*Text*:
----
Work began Rush’s first album in five years 2008, then took a hiatus two years later to undertake the “Time Machine” tour — which included 81 shows in North America, South America and Europe. The trio, which also includes Geddy Lee and Alex Lifeson, then reconvened last October to complete the project, with Raskulinecz helming his second project for Rush.

[SOMETHING ELSE! REWIND: We gathered at the SER Towers watercooler recently to share our first-take thoughts on “Headlong Flight,” the newest single from Rush’s forthcoming album ‘Clockwork Angels.’]

Over that time, the band has released three songs from the album, with the last arriving last month in front of an announced June 12 release date for Clockwork Angels. The seven-minute “Headlong Flight,” which was called “Take That Lampshade Off Yo’ Head” before the legendary trio added Neil Peart’s lyrics, is a perfect example of how the Rush sessions unfolded.

“Well, I should mention that every song was born out of a jam,” Raskulinecz tells Joe Bosso of Music Radar. “Geddy and Alex would sit in a room and jam with a click track or a simple drum beat. The songs were very different without Neil. So that was the first stage of the demos; the next demo stage was to get Neil on the songs.”
----
*Data section*:
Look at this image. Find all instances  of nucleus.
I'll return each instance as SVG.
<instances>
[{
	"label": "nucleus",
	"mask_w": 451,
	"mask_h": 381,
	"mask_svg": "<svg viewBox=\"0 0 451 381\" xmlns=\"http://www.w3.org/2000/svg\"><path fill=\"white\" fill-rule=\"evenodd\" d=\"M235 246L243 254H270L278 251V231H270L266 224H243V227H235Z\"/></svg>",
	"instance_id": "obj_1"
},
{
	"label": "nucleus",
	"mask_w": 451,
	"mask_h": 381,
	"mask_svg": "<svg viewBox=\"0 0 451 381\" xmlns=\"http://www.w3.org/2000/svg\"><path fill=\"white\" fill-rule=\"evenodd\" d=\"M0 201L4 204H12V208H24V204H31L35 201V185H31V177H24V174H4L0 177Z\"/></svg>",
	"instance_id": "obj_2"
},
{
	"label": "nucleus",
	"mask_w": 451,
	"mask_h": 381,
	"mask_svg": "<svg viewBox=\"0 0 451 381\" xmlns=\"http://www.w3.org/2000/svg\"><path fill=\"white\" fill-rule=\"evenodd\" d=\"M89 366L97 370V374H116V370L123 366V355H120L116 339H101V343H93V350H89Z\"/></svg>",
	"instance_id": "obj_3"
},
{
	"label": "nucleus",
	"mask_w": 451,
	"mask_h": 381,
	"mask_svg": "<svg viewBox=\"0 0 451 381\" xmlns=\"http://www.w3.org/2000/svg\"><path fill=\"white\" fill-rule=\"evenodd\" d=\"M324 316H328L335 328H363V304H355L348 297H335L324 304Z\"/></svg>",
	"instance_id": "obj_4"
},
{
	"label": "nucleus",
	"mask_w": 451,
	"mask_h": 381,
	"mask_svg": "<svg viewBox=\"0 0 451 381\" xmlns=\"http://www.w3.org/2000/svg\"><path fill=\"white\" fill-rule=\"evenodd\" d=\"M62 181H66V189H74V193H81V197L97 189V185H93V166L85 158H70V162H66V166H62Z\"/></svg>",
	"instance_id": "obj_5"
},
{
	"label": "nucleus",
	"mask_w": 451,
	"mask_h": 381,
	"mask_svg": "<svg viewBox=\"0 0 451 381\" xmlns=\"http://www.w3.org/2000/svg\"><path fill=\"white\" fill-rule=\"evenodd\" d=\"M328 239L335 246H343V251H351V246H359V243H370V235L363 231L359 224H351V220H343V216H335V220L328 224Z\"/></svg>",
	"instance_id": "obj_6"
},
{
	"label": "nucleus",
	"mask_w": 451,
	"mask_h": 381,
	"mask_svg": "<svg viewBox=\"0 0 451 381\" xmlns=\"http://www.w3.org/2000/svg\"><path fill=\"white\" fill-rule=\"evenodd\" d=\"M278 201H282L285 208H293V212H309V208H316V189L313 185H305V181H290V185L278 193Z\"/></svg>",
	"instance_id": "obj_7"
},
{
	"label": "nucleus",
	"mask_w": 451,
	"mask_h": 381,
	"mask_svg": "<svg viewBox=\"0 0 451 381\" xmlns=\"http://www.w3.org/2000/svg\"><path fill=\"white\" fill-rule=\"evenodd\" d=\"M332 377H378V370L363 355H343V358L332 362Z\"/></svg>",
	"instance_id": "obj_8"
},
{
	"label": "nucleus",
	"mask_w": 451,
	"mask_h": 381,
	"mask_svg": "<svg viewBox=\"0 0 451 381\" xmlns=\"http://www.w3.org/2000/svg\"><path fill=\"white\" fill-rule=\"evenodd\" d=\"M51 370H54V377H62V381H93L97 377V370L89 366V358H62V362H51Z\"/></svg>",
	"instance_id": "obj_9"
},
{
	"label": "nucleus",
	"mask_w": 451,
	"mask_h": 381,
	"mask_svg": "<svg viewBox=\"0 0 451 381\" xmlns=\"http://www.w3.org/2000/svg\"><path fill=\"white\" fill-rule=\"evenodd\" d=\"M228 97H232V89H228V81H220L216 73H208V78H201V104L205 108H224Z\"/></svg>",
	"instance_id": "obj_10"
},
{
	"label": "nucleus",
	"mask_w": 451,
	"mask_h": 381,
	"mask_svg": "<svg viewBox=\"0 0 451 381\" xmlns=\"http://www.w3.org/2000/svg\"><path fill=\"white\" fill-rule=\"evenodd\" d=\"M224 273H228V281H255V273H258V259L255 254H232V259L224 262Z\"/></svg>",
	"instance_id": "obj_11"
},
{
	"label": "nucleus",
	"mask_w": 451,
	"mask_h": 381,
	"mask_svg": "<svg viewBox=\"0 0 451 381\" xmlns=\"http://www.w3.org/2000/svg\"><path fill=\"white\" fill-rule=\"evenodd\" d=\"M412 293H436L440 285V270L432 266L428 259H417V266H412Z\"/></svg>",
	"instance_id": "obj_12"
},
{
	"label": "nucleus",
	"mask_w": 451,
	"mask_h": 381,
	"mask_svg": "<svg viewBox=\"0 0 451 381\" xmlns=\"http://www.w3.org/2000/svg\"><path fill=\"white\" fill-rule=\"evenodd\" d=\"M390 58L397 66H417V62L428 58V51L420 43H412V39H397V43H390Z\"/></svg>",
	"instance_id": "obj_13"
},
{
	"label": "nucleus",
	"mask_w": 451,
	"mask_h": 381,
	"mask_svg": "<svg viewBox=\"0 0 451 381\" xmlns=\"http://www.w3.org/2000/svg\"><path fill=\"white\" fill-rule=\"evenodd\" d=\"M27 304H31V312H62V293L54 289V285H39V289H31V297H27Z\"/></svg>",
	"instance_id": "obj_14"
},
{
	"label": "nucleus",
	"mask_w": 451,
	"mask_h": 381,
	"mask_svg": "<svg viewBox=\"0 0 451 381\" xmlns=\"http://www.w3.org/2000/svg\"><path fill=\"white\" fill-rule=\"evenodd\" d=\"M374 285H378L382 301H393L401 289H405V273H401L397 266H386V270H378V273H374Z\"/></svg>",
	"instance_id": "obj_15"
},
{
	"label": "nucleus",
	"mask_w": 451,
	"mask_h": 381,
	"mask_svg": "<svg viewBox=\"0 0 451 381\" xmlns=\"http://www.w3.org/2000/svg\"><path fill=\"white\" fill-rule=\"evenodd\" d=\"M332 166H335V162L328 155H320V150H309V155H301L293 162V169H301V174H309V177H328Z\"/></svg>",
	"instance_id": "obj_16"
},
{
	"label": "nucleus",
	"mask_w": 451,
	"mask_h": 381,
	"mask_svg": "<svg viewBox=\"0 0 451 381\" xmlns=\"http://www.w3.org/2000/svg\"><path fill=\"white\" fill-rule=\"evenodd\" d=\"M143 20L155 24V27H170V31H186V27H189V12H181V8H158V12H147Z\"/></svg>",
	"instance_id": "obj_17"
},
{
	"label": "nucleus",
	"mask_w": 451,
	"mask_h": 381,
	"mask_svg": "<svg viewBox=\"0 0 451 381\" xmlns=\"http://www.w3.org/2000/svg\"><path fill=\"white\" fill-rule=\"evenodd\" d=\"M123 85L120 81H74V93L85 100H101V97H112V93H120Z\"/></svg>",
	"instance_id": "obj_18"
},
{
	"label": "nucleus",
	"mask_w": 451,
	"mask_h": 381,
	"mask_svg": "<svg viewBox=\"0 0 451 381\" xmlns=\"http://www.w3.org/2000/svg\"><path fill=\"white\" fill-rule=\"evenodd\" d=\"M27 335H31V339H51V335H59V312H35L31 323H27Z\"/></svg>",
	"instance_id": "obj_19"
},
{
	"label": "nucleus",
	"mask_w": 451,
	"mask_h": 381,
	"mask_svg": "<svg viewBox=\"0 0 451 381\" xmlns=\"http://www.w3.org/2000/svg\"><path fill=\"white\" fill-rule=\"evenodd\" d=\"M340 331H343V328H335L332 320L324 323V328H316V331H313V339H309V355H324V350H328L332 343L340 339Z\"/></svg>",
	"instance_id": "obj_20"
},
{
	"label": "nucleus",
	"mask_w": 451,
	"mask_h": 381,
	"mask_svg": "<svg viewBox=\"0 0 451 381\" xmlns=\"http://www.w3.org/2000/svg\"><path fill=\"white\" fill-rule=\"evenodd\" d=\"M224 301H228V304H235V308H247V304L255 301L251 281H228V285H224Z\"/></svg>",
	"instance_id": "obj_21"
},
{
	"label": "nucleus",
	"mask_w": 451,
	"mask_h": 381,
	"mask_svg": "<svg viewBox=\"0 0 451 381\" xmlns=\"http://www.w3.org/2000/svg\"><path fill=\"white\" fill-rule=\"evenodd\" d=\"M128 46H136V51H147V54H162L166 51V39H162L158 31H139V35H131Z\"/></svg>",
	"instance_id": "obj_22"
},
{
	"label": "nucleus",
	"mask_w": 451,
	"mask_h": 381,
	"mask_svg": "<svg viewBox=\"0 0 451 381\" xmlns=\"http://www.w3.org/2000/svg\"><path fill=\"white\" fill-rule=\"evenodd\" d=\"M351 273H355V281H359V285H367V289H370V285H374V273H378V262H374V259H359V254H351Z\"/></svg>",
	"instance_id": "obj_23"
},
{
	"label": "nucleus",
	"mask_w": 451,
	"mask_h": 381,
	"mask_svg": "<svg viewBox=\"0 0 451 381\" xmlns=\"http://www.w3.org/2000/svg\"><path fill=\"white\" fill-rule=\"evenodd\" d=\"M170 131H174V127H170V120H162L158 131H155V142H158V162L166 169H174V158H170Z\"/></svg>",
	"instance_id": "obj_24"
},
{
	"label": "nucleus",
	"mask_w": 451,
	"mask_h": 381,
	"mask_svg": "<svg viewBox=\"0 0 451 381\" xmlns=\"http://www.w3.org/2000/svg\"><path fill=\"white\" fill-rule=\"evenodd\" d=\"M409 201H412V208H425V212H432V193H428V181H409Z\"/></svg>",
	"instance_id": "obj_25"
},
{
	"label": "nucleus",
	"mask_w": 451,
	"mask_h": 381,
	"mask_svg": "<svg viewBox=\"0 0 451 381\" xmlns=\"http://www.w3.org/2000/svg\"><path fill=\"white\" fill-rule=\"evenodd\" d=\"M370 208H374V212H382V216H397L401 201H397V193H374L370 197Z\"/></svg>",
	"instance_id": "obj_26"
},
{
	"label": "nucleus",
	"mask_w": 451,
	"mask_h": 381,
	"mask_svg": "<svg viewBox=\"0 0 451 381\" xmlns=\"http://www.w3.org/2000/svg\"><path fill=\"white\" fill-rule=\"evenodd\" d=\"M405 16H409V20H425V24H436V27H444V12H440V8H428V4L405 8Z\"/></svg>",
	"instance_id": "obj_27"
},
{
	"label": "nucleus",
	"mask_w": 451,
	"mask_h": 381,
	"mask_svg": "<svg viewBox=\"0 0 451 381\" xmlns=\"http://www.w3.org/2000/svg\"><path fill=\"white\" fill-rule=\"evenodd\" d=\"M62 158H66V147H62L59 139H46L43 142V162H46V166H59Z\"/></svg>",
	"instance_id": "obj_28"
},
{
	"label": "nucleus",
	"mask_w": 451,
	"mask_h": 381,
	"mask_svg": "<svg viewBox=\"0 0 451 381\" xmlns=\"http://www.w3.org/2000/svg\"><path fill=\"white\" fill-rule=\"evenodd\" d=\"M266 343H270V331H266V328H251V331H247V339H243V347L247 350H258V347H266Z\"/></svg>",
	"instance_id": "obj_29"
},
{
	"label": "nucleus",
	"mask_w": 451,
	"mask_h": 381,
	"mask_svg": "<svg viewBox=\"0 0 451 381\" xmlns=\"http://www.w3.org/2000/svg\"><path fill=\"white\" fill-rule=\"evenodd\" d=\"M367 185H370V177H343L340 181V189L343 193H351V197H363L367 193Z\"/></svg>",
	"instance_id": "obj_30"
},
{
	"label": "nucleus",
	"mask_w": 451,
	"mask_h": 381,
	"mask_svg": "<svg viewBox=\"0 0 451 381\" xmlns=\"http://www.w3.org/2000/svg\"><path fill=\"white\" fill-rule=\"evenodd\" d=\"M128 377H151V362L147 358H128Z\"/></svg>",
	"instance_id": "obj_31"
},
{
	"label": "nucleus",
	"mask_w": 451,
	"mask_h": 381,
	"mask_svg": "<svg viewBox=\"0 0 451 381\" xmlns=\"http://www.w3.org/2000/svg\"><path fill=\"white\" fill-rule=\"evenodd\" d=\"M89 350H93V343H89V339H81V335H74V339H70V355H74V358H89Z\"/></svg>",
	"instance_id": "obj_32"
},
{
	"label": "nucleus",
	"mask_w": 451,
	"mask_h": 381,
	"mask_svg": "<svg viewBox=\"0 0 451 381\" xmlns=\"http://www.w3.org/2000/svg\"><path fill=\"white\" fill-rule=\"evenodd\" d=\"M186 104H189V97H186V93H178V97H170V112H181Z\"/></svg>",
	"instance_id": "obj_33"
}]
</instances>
----
*Work to do*:
1/ Condense the paragraph of the Rush article that begins "Over that time, the band has released" into a shorter version that keeps its main facts.
2/ Extend the Rush article past its final sentence.

*Outputs*:
1/ The band has released three songs from Clockwork Angels, the most recent one last month, ahead of the announced June 12 release date. The seven-minute "Headlong Flight," first called "Take That Lampshade Off Yo' Head" until Neil Peart's lyrics were added, shows how the Rush sessions unfolded.

2/
The cyclic nature of the sessions — held in 2008-10, and then again over a two-week period last year — meant that sometimes the band would split into two camps: Raskulinecz and Peart would be tracking drums on finished songs, while Lee and Lifeson continued tandem work on additional pieces of music.

“We did them lots of ways,” Raskulinecz says. “Some of it was them playing together, some of it was them playing individually, some of it was piece by piece. But all three of them were together throughout the entire process. For instance, we might get the bass and drums done, and then Alex and (engineer) Rich (Chycki) will go in one room and work on guitars while I’ll go to another room with Ged to do vocals. Different things were happening all the time.”

Finally, everything came together lyrically for Peart, and the album seemed to almost instantly coalesce into a finished product, Raskulinecz told Music Radar.

“One day, Neil walked in the room and said, ‘It’s done. I finished it,'” the producer says. “For the next 20 minutes, Neil talked about this vision he had for the concept of the record, and it was one of those moments I’ll never forget. Listening to him, watching him speak — it was amazing! I wish we were filming him so we could put it on YouTube. And right there, the whole record just clicked. Once Geddy and Al heard where Neil was going, they churned out some amazing music. I think ‘Headlong Flight’ came the next day.”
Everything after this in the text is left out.